The death of George Floyd (and countless others), the subsequent Black Lives Matter protests around the world and the continuing public outcry over racial injustices have rightly affected all of us.

I can’t even begin to understand how it feels to be a victimised due to the colour of my skin and am still early in my own anti-racist learning. This blog post isn’t intended to be about signalling allyship, it’s about what we’re doing in our own communities to try and make a difference.

Recognising the challenge

Our first meeting as co-chairs at the 2019 conference in Riga was with Vanessa Foss of Kunverj. In that first conversation, we talked about diversity amongst both our speakers and attendees. Although EuroIA doesn’t currently conduct any kind of diversity and equality monitoring, Vanessa said:

“When it comes to people of colour we don’t need a survey. We can see with our eyes. They aren’t here.”

Vanessa also raised the fact that “diversity” can be interpreted in many ways beyond race, especially in Europe where each country has its own communities and culture.

As co-chairs, we took note and resolved to be extra strict with the double-blind talk review process to mitigate any unconscious bias for the 2020 event.

Then, a pandemic

We’d opened submissions in early 2020 and were due to close them in late March. Covid-19 threw all of our deadlines out of the window. Submission and review deadlines for programme talks and workshops were quietly extended.

Before we even looked at the talks and workshops shortlist, we’d already shortlisted our Keynote speakers based on their track record of delivering inspiring, thought provoking content at previous events. The fact that two of them happened to be people of colour barely registered in our decision-making process beyond recognising that it was a good thing.

◇ ◇ ◇

- _WHAT THE TASK REQUIRES_: Rewrite the blog post from "The death of" to "affected all of us.", replacing "protests" with "demonstrations". The rows that follow have no connection to the blog post.

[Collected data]
◇ ◇ ◇

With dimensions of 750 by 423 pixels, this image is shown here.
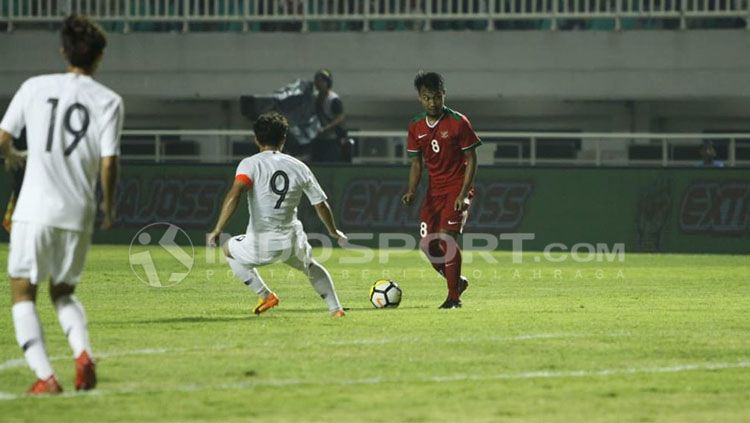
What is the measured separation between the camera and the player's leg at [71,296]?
8336 millimetres

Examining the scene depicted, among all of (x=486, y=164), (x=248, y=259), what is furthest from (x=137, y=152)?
(x=248, y=259)

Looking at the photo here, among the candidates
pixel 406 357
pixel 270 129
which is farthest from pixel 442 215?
pixel 406 357

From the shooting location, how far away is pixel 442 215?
14.4 metres

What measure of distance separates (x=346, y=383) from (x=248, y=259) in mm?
4151

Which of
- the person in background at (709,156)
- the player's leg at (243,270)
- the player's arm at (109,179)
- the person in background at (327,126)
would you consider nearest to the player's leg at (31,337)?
the player's arm at (109,179)

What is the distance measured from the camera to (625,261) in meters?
22.7

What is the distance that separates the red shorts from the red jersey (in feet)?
0.24

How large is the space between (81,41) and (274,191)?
4.44m

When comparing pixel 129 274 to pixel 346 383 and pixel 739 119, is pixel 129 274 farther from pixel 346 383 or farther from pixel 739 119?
pixel 739 119

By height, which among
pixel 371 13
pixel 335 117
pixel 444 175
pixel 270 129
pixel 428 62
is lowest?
pixel 444 175

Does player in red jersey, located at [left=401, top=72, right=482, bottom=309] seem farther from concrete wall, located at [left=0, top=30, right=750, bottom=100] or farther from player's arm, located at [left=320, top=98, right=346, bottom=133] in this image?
concrete wall, located at [left=0, top=30, right=750, bottom=100]

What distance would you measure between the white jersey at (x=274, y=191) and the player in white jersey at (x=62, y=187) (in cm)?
A: 428

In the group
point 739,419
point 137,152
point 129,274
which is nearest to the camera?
point 739,419

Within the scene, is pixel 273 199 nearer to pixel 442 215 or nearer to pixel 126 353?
pixel 442 215
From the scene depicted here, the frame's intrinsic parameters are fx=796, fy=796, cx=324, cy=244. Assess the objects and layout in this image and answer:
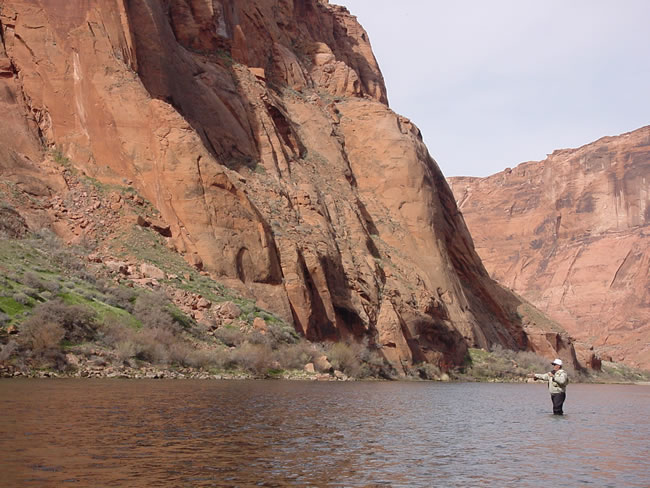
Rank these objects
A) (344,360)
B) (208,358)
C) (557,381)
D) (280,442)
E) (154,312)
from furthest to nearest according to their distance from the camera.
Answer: (344,360), (154,312), (208,358), (557,381), (280,442)

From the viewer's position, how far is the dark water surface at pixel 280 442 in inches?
430

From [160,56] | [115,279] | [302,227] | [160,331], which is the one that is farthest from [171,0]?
[160,331]

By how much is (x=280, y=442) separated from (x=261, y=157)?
40924mm

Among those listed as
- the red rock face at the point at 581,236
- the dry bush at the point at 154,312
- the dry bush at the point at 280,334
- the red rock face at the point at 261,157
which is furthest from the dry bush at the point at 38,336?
the red rock face at the point at 581,236

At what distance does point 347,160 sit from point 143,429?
164 ft

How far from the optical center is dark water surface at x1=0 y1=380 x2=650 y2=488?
10914 millimetres

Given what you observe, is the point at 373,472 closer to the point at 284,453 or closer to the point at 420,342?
the point at 284,453

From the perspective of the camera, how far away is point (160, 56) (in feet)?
161

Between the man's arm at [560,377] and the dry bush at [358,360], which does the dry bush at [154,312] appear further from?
the man's arm at [560,377]

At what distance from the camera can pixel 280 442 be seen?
14.2 metres

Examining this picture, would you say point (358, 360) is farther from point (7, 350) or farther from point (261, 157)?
point (7, 350)

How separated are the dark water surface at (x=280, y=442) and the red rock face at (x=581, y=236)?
329 feet

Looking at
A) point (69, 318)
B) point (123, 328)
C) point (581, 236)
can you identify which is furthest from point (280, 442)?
point (581, 236)

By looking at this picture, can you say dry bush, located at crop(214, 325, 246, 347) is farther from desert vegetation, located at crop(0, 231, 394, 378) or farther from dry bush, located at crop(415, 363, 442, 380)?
dry bush, located at crop(415, 363, 442, 380)
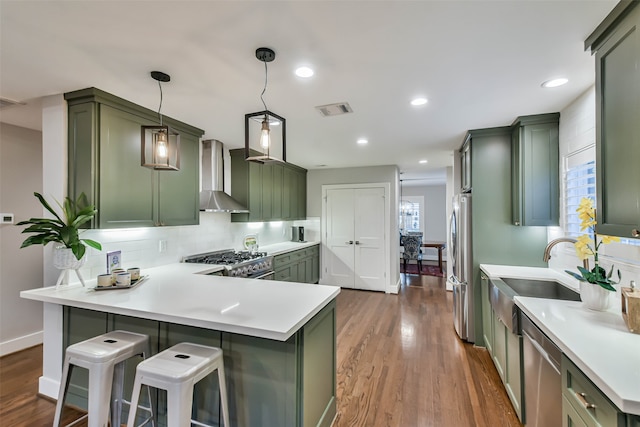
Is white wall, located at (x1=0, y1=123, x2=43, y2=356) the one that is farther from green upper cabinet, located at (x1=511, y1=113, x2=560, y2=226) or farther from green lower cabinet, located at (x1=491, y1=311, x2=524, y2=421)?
green upper cabinet, located at (x1=511, y1=113, x2=560, y2=226)

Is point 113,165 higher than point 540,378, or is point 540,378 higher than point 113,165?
point 113,165

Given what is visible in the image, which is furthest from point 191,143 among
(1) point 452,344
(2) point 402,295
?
(2) point 402,295

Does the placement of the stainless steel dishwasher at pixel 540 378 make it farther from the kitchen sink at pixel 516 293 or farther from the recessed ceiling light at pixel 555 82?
the recessed ceiling light at pixel 555 82

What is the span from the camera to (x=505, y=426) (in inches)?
77.0

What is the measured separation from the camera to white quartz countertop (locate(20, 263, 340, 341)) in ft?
4.77

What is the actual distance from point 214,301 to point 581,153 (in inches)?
119

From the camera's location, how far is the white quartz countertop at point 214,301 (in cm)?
145

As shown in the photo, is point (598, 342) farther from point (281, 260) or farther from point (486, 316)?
point (281, 260)

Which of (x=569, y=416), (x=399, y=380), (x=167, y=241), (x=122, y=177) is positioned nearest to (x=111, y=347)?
(x=122, y=177)

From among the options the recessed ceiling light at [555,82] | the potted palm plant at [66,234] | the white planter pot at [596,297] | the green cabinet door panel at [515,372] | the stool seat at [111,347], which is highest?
the recessed ceiling light at [555,82]

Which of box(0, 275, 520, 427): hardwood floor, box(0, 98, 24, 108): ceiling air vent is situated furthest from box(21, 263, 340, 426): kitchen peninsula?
box(0, 98, 24, 108): ceiling air vent

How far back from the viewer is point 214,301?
5.90 ft

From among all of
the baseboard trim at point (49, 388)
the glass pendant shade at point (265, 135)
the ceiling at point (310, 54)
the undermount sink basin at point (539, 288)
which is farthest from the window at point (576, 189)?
the baseboard trim at point (49, 388)

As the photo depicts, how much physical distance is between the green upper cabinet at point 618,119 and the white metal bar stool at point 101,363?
8.69 ft
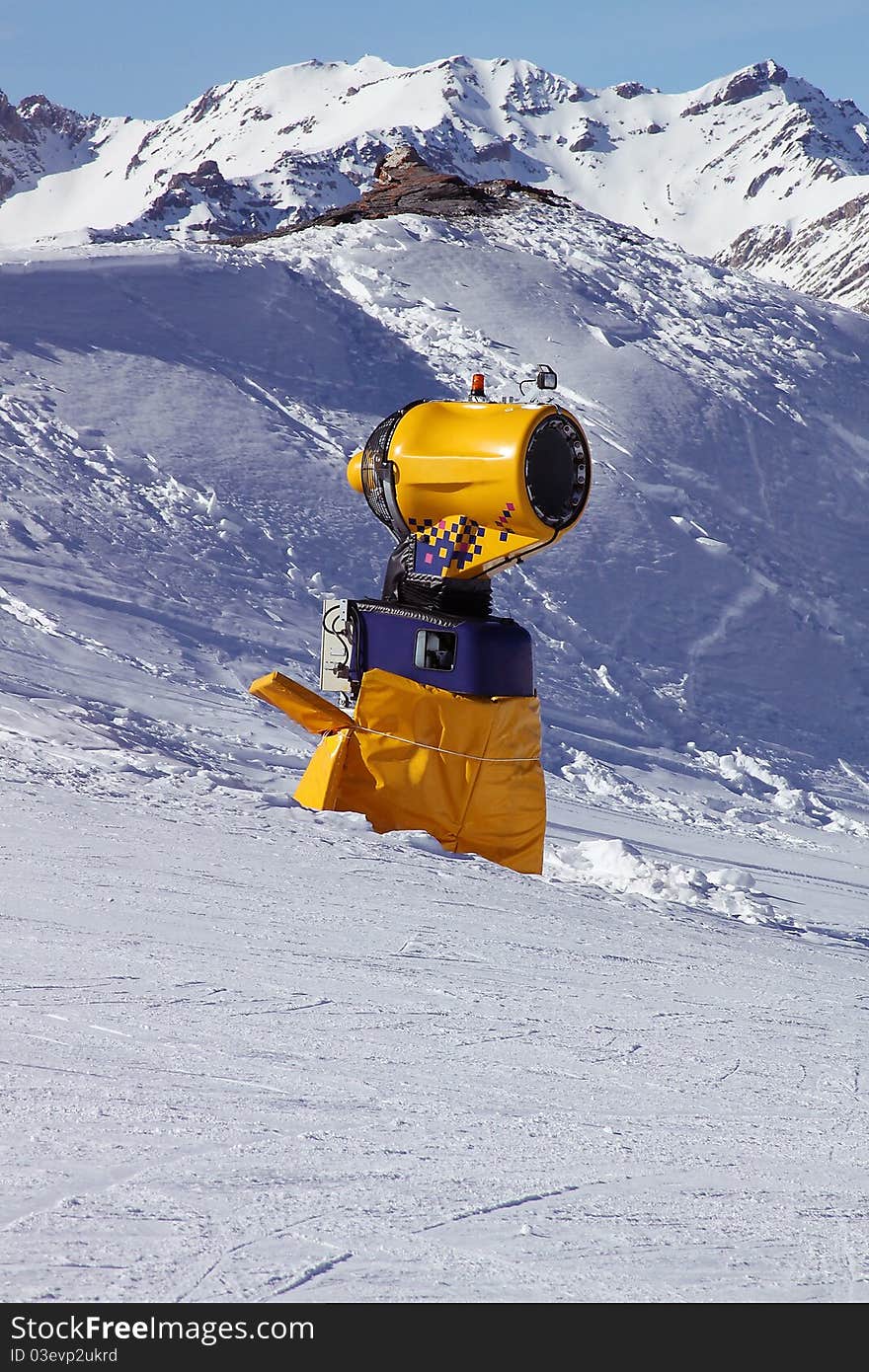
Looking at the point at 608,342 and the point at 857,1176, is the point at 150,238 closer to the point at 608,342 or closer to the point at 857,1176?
the point at 608,342

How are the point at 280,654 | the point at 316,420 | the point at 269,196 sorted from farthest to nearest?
the point at 269,196, the point at 316,420, the point at 280,654

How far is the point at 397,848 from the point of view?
18.1 ft

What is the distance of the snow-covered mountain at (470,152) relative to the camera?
14788cm

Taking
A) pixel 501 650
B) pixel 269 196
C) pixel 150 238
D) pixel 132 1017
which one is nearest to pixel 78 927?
pixel 132 1017

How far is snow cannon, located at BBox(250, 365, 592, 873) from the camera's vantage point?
5.96 m

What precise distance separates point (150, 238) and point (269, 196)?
13869 cm

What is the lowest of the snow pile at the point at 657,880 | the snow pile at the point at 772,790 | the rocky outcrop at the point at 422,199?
the snow pile at the point at 772,790

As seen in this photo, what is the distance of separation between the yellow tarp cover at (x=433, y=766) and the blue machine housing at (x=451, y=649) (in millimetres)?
64

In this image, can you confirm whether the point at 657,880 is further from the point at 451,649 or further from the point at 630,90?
the point at 630,90

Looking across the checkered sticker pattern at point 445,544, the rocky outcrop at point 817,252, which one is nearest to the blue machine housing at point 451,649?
the checkered sticker pattern at point 445,544

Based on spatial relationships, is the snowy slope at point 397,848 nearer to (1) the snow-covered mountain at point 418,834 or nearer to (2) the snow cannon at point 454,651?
(1) the snow-covered mountain at point 418,834

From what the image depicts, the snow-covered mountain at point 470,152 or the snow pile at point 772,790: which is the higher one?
the snow-covered mountain at point 470,152

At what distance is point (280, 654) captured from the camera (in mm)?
11250

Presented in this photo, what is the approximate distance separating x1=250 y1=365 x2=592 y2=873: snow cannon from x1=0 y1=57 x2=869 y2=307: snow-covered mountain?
13234 centimetres
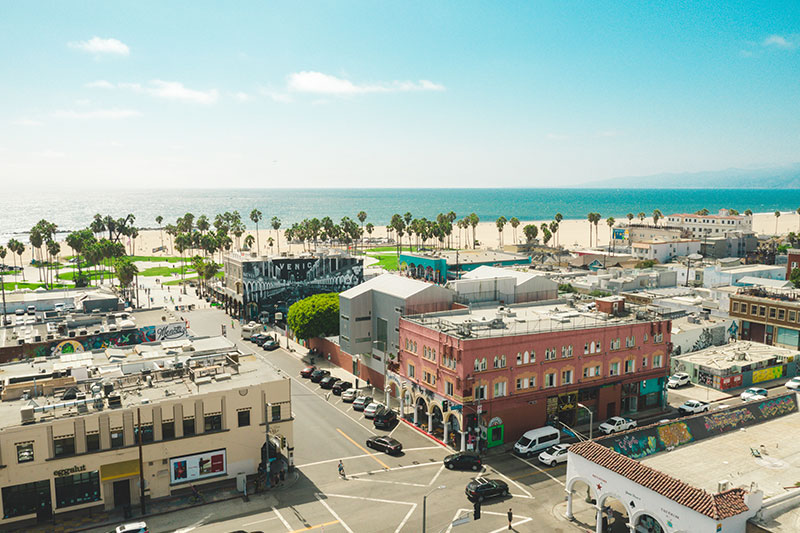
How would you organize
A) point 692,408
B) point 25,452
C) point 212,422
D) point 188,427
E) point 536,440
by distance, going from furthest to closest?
point 692,408, point 536,440, point 212,422, point 188,427, point 25,452

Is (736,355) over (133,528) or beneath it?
over

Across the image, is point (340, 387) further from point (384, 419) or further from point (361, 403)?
point (384, 419)

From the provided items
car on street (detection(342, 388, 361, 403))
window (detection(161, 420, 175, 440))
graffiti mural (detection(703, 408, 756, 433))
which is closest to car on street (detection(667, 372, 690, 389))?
graffiti mural (detection(703, 408, 756, 433))

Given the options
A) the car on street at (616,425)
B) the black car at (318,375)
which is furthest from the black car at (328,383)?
the car on street at (616,425)

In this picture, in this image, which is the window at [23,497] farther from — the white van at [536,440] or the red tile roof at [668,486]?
the white van at [536,440]

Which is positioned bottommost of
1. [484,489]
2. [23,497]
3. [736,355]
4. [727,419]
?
[484,489]

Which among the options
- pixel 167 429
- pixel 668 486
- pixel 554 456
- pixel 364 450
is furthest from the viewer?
pixel 364 450

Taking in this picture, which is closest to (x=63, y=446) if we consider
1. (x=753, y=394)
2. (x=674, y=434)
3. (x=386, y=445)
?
(x=386, y=445)
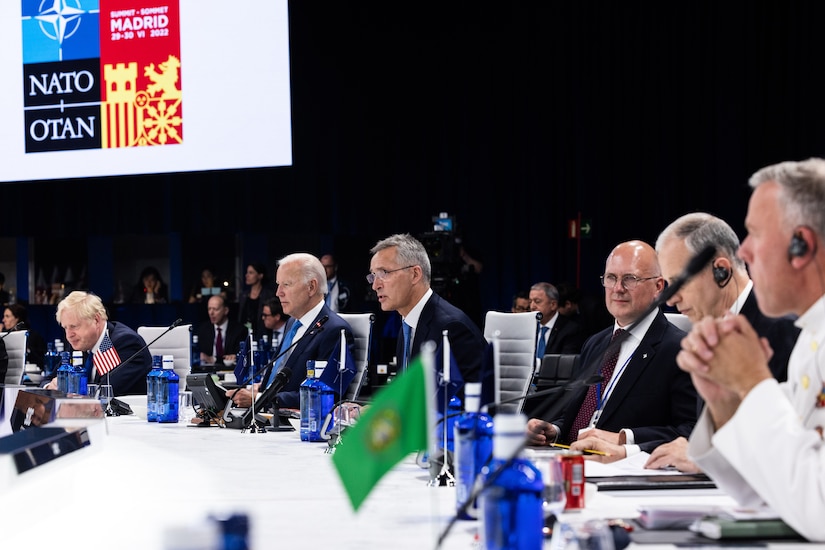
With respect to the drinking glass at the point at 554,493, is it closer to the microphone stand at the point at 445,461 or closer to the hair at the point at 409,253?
the microphone stand at the point at 445,461

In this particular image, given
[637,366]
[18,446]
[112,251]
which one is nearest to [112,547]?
[18,446]

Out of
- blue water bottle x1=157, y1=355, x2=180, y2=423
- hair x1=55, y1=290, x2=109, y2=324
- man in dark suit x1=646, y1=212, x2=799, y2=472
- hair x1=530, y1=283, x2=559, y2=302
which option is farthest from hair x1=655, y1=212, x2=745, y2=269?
hair x1=530, y1=283, x2=559, y2=302

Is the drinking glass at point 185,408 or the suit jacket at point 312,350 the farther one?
the suit jacket at point 312,350

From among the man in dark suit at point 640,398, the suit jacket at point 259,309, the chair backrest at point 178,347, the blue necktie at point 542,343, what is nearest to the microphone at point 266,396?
the man in dark suit at point 640,398

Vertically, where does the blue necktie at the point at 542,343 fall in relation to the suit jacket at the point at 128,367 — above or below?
below

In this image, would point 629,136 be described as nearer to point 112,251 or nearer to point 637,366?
point 112,251

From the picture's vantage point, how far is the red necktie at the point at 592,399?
2.99m

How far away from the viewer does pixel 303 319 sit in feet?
14.9

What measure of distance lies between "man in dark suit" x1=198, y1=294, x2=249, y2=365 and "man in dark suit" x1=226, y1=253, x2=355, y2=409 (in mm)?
2994

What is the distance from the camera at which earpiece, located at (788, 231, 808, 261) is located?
4.84 ft

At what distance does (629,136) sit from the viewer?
8.57 m

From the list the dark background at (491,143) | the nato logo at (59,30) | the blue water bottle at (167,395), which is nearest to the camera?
the blue water bottle at (167,395)

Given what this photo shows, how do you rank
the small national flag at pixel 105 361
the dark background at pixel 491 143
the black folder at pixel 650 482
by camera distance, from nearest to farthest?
the black folder at pixel 650 482
the small national flag at pixel 105 361
the dark background at pixel 491 143

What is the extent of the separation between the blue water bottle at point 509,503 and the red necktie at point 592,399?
1.67 m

◇ ◇ ◇

- _TASK RESPONSE_:
The death of George Floyd (and countless others), the subsequent Black Lives Matter demonstrations around the world and the continuing public outcry over racial injustices have rightly affected all of us.